The History of 420: From Treasure Map to Global Recognition

The History of 420: From Treasure Map to Global Recognition

Everyone knows 4/20.

It’s on calendars, plastered across promos, and understood without much explanation. Even people who don’t smoke know the number means something.

But the origin? It’s not what most people think. No police codes. No hidden math. No conspiracy-level backstory.

It started with five high school kids, a treasure map, and a very specific time of day.


1971: The Waldos and the Map

Back in 1971, five students at San Rafael High School in San Rafael, later known as the Waldos, caught wind of something interesting. A friend’s brother had been growing cannabis out near Point Reyes.

There was just one problem: He was worried about getting caught.

So, according to the story, he did the logical thing, he handed over a map and gave the group permission to find it. That’s where things start to feel less like a legend and more like a teenage side quest. The Waldos picked a meeting time: 4:20 PM.

Not because it meant anything but because:

  • School was over

  • Sports practice had ended

  • Parents weren’t home yet

It was the perfect window.

They’d meet near a statue of Louis Pasteur on campus, pile into a car, and head out on what they started calling “safaris.” The goal? Find the crop. The result? They never did.


The Code That Stuck

Even though the treasure hunt didn’t pay off, something else did. “420” became their shorthand.

At first, it was just practical:

  • “420?” meant are we going?

  • “420 Louis” meant meet at the spot

But like most inside jokes, it started to evolve. It became less about the map…and more about the routine: Meeting up. Getting out of the usual rhythm. Doing something that felt like theirs

It stayed small. Local. Personal. Until it didn’t.


How 420 Left San Rafael

The turning point came through proximity. One of the Waldos had connections to Phil Lesh of the Grateful Dead. That’s how “420” found its way into a much bigger circle.

From there, roadie crews picked it up. Fans (Deadheads) spread it, and the phrase traveled with the band. What started as a private code became shared language.

Still underground, but no longer contained.

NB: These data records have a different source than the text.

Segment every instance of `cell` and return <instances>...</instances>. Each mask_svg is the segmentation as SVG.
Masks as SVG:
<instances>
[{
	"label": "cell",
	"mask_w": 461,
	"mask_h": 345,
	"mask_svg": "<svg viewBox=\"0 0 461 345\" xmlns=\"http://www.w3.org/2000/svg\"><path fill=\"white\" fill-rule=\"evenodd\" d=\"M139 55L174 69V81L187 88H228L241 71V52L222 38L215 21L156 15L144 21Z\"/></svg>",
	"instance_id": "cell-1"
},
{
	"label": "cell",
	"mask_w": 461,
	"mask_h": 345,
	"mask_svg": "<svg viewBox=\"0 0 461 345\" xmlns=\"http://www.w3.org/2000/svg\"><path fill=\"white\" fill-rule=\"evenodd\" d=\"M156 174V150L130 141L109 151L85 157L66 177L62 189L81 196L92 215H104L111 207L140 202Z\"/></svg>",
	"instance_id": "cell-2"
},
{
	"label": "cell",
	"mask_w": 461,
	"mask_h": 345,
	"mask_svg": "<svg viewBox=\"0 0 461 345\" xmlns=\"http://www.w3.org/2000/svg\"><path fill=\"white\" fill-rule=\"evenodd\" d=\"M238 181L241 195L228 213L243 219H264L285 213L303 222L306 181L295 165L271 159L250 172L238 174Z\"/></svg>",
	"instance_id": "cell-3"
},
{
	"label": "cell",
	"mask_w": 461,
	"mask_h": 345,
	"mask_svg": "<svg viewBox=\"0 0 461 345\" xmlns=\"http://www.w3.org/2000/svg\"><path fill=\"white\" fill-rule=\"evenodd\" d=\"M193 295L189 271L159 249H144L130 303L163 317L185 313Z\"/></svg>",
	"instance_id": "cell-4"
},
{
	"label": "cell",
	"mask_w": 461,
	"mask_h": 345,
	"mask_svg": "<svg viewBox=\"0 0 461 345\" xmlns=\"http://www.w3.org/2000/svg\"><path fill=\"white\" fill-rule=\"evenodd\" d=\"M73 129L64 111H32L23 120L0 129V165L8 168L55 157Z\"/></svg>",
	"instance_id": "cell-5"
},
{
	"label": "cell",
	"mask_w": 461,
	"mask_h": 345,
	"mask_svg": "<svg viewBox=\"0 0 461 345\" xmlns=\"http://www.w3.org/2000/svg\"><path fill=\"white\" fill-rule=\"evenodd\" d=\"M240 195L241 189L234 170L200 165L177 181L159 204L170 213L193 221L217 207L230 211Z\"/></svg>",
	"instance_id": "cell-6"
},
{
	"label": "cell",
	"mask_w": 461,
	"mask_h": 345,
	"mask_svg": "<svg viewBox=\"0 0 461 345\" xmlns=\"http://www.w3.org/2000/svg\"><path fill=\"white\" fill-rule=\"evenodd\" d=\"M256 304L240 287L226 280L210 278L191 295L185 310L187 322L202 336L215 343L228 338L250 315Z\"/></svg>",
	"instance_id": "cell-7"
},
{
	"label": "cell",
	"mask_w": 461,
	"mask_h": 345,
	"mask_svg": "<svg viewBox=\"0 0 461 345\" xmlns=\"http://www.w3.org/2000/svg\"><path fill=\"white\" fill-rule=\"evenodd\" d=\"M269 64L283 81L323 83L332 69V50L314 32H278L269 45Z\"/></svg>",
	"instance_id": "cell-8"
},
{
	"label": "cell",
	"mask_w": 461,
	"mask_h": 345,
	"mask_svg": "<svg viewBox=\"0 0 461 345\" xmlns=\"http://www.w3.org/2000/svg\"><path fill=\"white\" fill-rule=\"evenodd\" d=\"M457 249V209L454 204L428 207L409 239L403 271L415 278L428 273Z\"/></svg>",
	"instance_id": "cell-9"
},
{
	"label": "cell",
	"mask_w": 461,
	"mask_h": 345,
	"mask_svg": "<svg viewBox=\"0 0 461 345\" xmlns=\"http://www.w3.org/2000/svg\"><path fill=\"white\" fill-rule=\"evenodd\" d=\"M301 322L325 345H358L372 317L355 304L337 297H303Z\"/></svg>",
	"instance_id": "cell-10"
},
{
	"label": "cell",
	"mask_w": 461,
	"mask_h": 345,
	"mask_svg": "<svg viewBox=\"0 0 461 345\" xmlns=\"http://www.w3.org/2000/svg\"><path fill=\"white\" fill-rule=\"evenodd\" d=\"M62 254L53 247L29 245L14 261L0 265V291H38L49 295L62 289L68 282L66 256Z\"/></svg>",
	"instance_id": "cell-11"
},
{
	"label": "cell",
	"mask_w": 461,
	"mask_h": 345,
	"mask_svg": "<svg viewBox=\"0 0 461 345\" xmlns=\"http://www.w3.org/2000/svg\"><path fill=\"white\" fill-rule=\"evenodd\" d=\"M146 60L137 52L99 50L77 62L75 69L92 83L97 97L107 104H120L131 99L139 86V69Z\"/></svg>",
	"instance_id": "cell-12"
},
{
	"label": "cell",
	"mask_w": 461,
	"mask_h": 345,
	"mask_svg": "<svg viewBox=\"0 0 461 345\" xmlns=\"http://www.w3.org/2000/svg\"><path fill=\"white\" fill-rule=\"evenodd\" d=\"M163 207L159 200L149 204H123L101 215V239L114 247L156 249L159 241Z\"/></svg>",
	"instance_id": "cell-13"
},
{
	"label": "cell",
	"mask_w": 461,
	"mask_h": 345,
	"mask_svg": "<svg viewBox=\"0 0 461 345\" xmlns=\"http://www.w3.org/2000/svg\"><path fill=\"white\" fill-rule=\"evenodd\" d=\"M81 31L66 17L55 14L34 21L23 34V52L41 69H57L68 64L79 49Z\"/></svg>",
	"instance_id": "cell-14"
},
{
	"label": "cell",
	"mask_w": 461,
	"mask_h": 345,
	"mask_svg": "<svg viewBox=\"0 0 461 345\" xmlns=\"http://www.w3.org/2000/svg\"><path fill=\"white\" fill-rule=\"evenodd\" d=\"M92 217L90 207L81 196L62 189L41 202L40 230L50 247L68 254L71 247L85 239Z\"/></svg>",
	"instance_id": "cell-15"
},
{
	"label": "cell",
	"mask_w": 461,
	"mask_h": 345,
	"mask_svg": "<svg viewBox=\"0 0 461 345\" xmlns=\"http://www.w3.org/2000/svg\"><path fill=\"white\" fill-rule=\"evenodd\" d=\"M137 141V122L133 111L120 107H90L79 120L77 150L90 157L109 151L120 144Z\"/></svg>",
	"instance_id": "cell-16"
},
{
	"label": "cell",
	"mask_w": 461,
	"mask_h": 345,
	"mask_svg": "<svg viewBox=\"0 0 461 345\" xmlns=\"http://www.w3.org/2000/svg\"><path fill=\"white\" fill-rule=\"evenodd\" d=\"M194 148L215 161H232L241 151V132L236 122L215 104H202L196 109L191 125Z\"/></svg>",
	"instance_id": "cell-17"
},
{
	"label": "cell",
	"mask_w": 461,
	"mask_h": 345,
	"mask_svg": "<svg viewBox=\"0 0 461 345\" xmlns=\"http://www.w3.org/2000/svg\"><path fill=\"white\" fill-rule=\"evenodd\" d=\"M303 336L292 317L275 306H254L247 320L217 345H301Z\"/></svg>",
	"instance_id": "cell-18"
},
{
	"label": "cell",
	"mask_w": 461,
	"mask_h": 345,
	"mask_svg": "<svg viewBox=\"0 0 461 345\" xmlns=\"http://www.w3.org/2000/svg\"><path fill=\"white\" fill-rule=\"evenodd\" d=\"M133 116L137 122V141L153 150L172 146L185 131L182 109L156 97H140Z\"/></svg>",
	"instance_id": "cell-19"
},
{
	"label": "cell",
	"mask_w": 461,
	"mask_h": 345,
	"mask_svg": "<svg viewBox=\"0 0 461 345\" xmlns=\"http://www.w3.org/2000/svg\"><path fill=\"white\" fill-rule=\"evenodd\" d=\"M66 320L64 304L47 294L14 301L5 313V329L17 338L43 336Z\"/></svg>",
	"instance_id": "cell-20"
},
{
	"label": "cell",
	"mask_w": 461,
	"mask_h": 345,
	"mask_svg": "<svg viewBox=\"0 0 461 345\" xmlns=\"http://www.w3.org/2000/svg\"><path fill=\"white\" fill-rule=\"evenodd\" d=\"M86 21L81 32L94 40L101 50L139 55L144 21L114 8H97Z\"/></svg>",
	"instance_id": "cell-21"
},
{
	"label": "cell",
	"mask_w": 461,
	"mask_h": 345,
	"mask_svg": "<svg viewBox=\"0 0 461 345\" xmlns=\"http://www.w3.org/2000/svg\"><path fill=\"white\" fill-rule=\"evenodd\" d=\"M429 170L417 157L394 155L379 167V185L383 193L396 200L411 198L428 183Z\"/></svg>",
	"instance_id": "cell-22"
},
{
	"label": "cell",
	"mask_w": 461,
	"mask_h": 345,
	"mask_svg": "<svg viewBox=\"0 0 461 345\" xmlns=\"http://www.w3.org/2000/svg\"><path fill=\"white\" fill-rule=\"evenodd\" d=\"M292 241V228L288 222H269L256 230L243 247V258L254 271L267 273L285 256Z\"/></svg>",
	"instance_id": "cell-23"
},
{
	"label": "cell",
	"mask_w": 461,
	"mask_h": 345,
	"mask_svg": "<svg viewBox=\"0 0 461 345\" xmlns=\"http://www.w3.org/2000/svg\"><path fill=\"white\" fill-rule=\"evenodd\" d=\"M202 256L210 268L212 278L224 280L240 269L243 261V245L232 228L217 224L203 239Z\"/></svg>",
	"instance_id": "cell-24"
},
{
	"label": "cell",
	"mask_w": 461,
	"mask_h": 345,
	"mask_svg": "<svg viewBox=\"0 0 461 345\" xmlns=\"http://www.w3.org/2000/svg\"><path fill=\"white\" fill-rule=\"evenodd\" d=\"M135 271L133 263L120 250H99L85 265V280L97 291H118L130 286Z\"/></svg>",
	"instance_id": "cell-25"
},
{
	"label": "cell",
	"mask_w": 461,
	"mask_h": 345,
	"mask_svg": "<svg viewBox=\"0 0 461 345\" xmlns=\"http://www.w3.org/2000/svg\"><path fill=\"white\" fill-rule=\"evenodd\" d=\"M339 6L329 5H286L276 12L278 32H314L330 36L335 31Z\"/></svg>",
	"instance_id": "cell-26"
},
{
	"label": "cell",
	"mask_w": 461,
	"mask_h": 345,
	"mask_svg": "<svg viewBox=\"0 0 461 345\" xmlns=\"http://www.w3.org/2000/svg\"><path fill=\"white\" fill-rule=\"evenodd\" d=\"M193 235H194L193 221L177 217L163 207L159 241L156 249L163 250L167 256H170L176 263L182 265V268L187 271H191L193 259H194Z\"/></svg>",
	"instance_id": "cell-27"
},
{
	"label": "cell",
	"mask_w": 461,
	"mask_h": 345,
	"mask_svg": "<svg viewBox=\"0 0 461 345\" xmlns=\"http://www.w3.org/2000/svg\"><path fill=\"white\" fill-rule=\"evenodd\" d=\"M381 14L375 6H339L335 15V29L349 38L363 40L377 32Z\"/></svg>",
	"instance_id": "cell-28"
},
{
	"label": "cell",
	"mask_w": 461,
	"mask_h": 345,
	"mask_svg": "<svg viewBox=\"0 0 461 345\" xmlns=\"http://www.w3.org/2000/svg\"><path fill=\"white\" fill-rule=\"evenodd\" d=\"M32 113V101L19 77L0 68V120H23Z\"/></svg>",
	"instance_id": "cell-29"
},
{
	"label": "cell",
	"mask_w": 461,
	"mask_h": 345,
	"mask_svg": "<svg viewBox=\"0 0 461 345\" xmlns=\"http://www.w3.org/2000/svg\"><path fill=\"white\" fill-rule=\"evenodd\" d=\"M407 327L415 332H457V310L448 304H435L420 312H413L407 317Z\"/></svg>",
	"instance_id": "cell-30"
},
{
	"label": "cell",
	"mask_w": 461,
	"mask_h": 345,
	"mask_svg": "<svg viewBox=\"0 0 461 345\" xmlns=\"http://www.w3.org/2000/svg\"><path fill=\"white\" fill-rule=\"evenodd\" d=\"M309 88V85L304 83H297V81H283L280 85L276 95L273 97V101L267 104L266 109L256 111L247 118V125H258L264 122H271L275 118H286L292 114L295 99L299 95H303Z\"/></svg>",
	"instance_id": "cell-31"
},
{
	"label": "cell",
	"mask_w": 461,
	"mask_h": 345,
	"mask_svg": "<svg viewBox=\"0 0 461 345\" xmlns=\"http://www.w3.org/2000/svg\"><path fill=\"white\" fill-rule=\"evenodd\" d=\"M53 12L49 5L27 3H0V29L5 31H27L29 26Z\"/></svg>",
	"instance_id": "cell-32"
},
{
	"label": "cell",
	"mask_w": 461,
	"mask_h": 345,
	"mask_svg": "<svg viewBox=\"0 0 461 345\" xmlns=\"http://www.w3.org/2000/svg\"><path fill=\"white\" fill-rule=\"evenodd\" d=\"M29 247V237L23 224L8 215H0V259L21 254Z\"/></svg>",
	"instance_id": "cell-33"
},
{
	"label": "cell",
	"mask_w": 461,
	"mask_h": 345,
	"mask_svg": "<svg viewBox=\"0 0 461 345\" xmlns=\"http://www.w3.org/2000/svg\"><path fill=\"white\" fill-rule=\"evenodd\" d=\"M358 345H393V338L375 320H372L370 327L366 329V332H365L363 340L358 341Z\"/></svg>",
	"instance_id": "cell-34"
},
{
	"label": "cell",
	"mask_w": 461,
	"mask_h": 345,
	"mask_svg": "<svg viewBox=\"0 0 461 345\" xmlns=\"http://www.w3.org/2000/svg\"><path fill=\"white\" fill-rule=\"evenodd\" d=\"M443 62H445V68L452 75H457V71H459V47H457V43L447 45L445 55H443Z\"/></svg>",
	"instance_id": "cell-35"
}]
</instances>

1990: The Flyer That Made It a Date

Fast forward to December 28, 1990. A group of Deadheads handed out flyers in Oakland. The message was simple: Meet on April 20 at 4:20 PM. No long explanation. No branding. Just a coordinated moment. One of those flyers landed in the hands of Steve Bloom from High Times. And that’s when everything shifted.

Once High Times published the concept, “420” spread nationally. April 20 became the unofficial cannabis holiday and the meaning became widely understood

By 1998, the Waldos were officially credited as the origin. At that point, it didn’t belong to a group anymore. It belonged to anyone who got it.


The Myths

Let’s clear a few things up. There is a lot of confusion surrounding the lore of 420.

One of these is that it was a police code for marijuana. This came about because High Times originally posted about 420 1991, where they stated it was slang for the police, but later confirmed this was an error. Some even say it is related to Adolf Hitler’s birthday or hidden meanings in songs or math. None of those hold up. 


The real story is simpler, and more believable:

 A group of teenagers picked a time, followed a map, and created a habit.